H+T Stegmayer

sleeping artists | collecting – fetish
August 31, 2008 – October 18, 2008

WIDMER+THEODORIDIS contemporary is extremely pleased to present the first Swiss single exhibition by the artist team H+T Stegmayer. The three-part video work sleeping artists | collecting – fetish  will be on display.

 sleeping artists | collecting – fetish addresses the theme of image formation and collecting as the origin of art. When the fetishistic character of art is made apparent, then the role of the artist, the collector and the viewer can no longer be divided.

The three-part video project captures the art collection and fetishes of the collector Francesco Conz who, since the 60s, followed and photographically documented his encounters with Austrian and international, primarily American artists.

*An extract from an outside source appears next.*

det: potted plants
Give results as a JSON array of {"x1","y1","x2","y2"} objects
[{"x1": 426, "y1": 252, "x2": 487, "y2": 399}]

An archive bringing together the art of post-war Austria and American Fluxus and concept art forms the result.

In addition to the promised freedom of art, the utopia of art collecting, which in turn considers the collector as a part of this art, is brought to the fore. The increasing selfdramatisation of the collector dissolves the border between collector and artist and results in a threatening abundance of objets d'art.

The first part, sleeping artists , captures every Austrian and American artist considered important to the project in a state of sleep. Thus created are portraits that not only raise the question of authenticity, deception, the course of time, immediacy, creation and identity, but also that of representation and death as the source of image formation.

The second part of the trilogy, collecting , shows the impressively accumulated collection, which has taken on threatening dimensions. Objects, collages, signed photographs, editions and complete room installations present the passion for collecting as an obsessive reversal of freedom.

The third part is the video fetish , which shows an entirely heterogenic collection of objects that, viewed without background information, are nothing more than everyday items. These objects, however, are exceptional in that they are all relics or remnants of artistic actions by such artists as Nitsch, Mühl, Brus, Kaprow, Hansen, Paik, Patterson et al., whose works (performances) were mostly transient.

Hannah Stegmayer is a university lecturer for cultural sciences and culture management and internationally active as a curator and author for various institutions. Toni Stegmayer trained as a sculptor and has worked ever since as a freelance sculptor and video artist. Both artists live and work in Kiefersfelden, Germany.